One morning in November I decided to talk a walk in the forest behind the army camp. I had been there before and my intention was to take the same path as before even if it wouldn't really take me in to the forest properly.
When I got to the open area just behind the army camp I met some of the soldiers and, as usual, they were interested in were I was going. They told me there was another path through the forest and said it was easy to find and would take me back to the airport. I decided to give it a try and set out on the path.
To start with it was quite easy to follow and there were lots of birds and I was happy. It was so peaceful in the forest and cool and fresh.
After awhile the path got smaller but it was still no problem to follow it. It got increasingly difficult to see the birds though as the bushes were growing denser and denser.
Then it started to become difficult. The path divided and it was becoming more and more narrow.
Suddenly I came to an open space in the forest. The only problem was that I couldn't find the path going out at the other side! I was trying a few possible options but they all disappeared and could not be followed. In the end I decided that my only option was to go right through and try to find the river that must be somewhere near.
I could have done with a machete or something but in the end I got through anyway- only to find that the bank of the river was very steep and that it was only possible to follow it south, which was not really the way I wanted to go.
I followed the river south and eventually I got a place were a road crossed the river. I followed a man who was walking up from the river and came back to the place were I had met the soldiers before.
It was now about 3,5 hours later but the soldiers were still there and they came up to me and asked why I was coming that way, I should have been at the airport by now? When I told them about my adventures in the forest their reply was: Didn't you bring a map?- I didn't even now that such things as orientation maps existed in Nepal but apparently the army had one for this particular area. I don't think it would have been of much help actually.
"You should have turned left, not right at that open space in the forest", they told me....
Some weeks later I decided to cycle to the new bridge across the Rapti River. I had been there once before but that time I had come from town on a motorcycle. This time I iwas going to go through the field and the small villages along the dirt roads I knew must be there. I checked it all out in Google Earth first and wrote down the turns and distances on a piece of paper. I soon found that the roads had changed a bit but I was able to ask people about the way and I had a great trip. It's so easy to cycle and even if the road was very rough in places I managed to get were I wanted.
I wasn't alone on the road and along the road I met a lot of nice people. I saw eight vultures as well which was a great sight. It turned out there was a dead cow in the village above which I had seen them.

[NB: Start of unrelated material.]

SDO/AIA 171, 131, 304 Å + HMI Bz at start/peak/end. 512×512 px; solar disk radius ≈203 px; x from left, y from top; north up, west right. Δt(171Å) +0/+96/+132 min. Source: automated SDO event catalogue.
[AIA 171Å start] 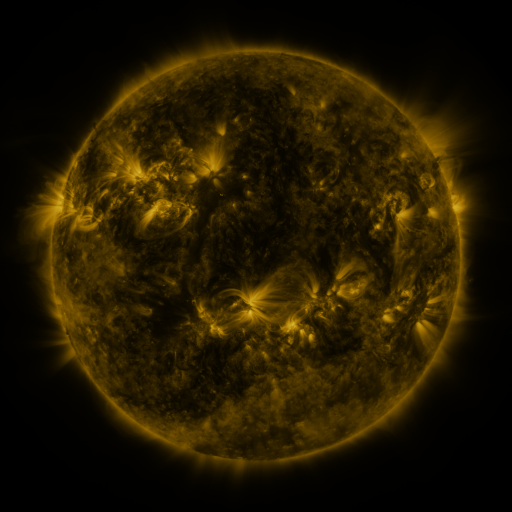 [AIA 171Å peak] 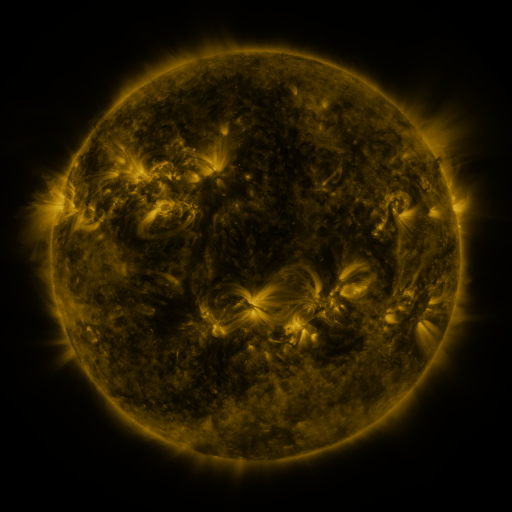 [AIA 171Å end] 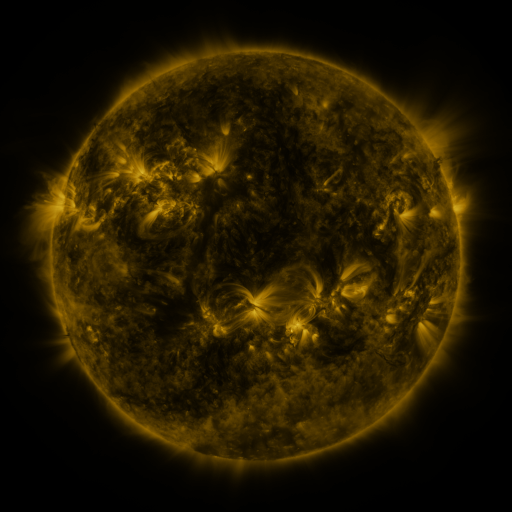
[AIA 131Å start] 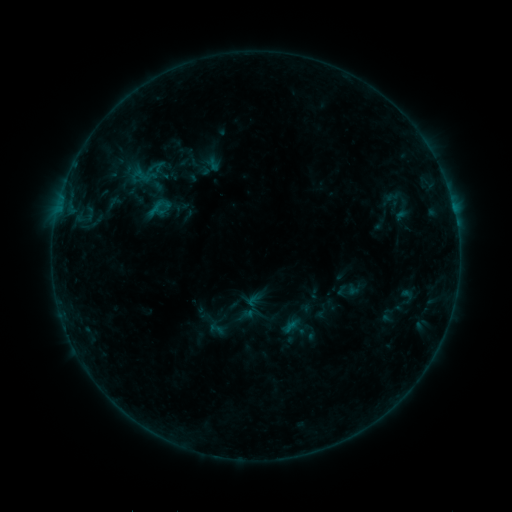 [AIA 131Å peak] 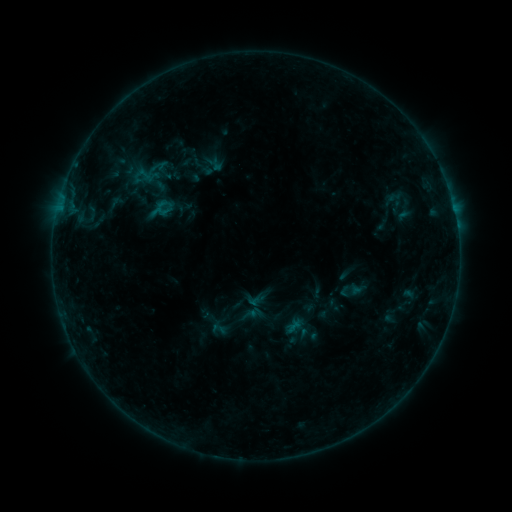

When I got to the main road, that is the road going from Nepalganj to the river I was surprised to see so many people heading the same way I I was. There were horse drawn "tongas", motorcycles, cycles and tractors. Lots of people were walking as well. It turned out there was a "mela", a kind of fair, somewhere near the river!
In the small river before Rapti (the same one as the one I followed when I was out walking) I saw one of the rides you could have at the fair; the tractor was driving at high speed and the water was splashing all over the people in it. Lots of fun it looked like.
I never went to the mela. Considering the crowds I say going there I thought it would just be too much. Instead I had my lunch at the shores of the Rapti and as I was eating a boy came and talked to me. he told me about the bridge, about his exams, about the flu in Nepalganj and about the tractors loaded with rice from India that were standing there waiting for the strike, or "chakka jam" to be lifted. He was really nice.
I cycled back home through the fields and was glad to have had such a nice day.